About QoS, Path Selection, and Hybrid Networking : Defining uplinks
  
Defining uplinks
Configuring a network topology involves specifying uplinks. An uplink is the last network segment connecting the local site to a network. At a high level, you can define multiple uplinks to a given network. The appliance monitors the state of the uplink and, based on this, selects the appropriate uplink for a packet. Selecting appropriate uplinks for packets provides more control over network link use.
Remote uplinks are also important for QoS because they define the available bandwidth for remote sites. RiOS uses the specified bandwidth to compute the end-to-end bottleneck bandwidth for QoS.
You can define an uplink based on an egress interface and, optionally, the next-hop gateway IP address. You can specify different DSCP marks per uplink for a given flow, allowing an upstream router to steer packets based on the observed marking.
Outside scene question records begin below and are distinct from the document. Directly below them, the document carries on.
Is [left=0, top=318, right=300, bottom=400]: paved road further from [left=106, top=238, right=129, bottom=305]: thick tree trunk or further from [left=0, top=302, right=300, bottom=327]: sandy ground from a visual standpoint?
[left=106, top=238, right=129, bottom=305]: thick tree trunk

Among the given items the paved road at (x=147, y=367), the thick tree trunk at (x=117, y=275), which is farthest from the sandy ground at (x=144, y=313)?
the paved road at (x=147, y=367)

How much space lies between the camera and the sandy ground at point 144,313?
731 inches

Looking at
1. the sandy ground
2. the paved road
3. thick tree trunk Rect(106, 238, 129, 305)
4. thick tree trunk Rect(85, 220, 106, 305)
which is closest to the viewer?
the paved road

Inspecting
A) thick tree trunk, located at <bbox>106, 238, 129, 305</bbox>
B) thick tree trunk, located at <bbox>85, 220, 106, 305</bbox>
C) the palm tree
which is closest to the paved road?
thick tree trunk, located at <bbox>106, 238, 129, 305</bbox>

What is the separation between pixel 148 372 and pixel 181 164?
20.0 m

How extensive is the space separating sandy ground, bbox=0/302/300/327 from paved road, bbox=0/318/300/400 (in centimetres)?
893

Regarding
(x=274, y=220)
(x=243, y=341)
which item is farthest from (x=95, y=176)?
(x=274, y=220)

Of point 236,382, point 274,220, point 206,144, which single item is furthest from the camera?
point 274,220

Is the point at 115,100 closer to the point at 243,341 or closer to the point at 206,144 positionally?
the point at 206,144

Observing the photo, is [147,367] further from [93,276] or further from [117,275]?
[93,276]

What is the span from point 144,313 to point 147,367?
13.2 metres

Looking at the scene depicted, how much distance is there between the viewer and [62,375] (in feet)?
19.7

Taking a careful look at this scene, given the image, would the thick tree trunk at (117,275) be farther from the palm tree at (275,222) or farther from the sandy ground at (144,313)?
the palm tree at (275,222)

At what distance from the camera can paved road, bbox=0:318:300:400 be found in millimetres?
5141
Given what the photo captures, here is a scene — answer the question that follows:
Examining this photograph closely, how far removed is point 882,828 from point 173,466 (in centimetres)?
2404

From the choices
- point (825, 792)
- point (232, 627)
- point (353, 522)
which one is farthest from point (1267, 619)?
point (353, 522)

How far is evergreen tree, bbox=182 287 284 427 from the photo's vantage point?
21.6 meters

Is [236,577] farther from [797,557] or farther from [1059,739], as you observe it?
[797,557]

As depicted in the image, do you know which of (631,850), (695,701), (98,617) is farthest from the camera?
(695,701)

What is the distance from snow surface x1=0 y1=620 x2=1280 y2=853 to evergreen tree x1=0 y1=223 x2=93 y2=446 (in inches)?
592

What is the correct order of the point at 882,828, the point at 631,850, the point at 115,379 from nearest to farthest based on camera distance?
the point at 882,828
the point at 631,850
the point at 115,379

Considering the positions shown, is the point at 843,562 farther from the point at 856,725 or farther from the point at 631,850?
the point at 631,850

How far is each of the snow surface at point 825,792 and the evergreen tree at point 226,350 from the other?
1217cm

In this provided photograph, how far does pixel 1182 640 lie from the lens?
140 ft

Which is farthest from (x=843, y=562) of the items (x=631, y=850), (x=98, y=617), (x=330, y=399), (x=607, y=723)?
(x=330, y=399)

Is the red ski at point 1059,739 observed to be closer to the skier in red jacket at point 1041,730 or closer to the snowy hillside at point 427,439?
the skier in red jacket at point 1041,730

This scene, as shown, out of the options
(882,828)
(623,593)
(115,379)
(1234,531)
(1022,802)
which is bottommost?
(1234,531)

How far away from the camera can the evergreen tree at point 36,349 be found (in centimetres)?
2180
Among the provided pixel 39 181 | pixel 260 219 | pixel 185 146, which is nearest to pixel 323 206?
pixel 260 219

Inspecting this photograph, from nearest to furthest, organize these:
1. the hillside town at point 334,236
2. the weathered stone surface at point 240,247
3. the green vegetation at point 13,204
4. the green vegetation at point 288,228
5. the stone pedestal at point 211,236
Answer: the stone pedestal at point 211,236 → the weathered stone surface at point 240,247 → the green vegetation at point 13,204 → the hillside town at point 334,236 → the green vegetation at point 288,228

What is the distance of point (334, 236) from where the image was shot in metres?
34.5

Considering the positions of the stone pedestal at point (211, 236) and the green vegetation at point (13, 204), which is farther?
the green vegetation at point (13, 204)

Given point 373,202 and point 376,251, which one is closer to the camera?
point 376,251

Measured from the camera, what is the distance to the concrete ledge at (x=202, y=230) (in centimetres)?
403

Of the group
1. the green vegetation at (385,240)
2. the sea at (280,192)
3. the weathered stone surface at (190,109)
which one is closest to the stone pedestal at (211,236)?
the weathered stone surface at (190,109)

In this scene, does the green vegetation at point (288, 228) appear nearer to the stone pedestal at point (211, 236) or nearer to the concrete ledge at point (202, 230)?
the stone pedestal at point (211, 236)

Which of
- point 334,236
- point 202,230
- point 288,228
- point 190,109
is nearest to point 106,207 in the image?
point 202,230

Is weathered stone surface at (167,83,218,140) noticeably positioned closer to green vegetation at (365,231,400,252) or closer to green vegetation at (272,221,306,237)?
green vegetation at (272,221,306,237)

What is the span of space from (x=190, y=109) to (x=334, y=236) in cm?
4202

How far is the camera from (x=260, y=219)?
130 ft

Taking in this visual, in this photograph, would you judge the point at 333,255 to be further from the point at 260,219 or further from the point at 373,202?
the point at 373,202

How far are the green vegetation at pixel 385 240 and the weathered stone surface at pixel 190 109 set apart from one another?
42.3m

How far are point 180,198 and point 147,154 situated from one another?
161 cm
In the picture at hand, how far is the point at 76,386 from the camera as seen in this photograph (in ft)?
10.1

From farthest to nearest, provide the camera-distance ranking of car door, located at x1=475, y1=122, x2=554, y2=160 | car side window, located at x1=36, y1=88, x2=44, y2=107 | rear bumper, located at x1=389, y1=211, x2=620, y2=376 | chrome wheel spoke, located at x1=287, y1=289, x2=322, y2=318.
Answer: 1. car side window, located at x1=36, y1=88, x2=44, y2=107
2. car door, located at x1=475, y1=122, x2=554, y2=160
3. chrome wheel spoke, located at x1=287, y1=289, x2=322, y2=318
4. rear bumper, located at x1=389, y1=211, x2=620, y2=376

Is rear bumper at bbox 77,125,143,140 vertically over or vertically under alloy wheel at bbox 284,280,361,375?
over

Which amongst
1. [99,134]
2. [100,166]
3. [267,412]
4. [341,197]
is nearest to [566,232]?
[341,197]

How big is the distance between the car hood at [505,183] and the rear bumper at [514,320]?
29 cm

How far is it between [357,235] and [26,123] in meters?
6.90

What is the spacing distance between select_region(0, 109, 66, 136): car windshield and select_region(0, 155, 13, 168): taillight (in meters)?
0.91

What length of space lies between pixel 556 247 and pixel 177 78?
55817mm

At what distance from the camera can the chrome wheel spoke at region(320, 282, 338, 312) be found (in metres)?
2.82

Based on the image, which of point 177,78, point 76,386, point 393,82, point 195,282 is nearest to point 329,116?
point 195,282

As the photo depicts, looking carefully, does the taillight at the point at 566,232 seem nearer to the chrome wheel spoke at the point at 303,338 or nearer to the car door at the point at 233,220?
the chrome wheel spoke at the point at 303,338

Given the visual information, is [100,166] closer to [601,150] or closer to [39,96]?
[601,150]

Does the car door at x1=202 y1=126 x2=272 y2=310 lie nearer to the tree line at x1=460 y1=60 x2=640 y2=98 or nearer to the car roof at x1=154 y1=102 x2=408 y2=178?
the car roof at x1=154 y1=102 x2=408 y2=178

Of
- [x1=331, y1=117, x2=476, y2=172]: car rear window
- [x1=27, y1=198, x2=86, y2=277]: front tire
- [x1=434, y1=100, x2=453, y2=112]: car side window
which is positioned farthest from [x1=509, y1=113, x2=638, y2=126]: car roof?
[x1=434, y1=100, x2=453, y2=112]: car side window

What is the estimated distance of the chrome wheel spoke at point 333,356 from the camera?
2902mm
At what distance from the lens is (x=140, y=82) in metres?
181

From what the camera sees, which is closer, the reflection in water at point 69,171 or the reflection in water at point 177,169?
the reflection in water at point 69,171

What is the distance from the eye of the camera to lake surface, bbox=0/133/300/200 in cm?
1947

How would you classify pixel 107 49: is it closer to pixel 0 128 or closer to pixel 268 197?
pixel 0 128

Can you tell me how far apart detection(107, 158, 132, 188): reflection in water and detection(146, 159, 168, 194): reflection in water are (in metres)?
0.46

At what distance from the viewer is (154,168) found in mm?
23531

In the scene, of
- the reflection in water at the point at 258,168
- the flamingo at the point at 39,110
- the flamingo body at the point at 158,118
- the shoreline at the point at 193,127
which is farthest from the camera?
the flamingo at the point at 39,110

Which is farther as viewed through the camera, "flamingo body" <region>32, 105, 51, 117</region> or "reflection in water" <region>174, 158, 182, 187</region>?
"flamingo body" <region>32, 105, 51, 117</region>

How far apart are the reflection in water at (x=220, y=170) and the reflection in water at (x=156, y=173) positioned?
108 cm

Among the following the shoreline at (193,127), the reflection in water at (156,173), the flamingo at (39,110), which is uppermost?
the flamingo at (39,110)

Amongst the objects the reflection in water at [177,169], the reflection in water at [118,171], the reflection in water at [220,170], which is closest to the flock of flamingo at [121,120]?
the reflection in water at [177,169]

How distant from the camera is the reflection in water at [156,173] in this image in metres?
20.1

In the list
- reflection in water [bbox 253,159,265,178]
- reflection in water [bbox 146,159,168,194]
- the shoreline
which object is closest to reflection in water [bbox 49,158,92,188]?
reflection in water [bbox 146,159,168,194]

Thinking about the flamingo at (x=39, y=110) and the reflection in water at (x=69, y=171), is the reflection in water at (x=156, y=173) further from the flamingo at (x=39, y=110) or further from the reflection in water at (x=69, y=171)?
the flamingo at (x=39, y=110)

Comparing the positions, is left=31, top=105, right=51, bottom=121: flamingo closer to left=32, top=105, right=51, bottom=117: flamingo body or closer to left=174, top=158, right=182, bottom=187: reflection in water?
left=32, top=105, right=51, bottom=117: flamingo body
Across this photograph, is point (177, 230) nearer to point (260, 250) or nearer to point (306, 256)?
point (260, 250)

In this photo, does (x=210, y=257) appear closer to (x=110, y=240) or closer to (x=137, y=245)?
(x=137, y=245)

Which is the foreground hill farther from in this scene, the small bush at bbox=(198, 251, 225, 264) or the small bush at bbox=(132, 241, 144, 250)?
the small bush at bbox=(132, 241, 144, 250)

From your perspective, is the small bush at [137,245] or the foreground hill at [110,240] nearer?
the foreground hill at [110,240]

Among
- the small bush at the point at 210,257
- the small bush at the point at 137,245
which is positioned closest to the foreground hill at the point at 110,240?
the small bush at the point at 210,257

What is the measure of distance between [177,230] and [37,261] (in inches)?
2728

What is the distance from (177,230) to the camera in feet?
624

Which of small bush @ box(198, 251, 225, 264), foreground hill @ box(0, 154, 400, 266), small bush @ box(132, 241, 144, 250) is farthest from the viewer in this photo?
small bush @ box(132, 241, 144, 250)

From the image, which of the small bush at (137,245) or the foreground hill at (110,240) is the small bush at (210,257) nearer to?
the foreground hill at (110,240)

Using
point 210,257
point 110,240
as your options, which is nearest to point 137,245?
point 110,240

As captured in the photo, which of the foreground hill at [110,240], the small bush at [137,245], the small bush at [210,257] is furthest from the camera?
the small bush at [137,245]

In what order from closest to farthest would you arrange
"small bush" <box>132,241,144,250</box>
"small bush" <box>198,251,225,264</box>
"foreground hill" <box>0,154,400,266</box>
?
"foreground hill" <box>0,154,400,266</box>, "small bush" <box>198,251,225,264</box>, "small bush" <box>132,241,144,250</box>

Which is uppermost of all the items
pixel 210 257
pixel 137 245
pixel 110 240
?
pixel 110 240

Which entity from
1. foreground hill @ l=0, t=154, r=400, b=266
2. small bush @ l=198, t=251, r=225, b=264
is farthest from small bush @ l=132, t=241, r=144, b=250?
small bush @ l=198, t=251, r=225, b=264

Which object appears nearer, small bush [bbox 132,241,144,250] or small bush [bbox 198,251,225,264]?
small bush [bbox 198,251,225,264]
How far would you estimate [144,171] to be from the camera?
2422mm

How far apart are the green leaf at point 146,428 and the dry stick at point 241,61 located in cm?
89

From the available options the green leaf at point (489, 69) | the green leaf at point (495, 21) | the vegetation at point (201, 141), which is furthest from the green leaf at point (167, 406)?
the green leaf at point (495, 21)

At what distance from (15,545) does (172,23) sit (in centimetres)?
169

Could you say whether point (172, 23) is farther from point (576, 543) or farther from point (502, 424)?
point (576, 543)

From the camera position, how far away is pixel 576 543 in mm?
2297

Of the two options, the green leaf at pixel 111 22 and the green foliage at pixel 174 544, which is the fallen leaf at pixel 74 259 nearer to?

To monitor uplink availability; you configure the latency of the uplink (timeout) and the loss observed (threshold). Path selection uses ICMP pings to monitor the uplink state dynamically, on a regular schedule (the default is 2 seconds). If the ping responses do not make it back within the probe timeout period, the probe is considered lost. If the system loses the number of packets defined by the probe threshold, it considers the uplink to be down and triggers an alarm, indicating that the uplink is unavailable.
If one uplink fails, the appliance directs traffic through another available uplink. When the original uplink comes back up, the appliance redirects the traffic back to it.
You can configure up to 1024 direct uplinks.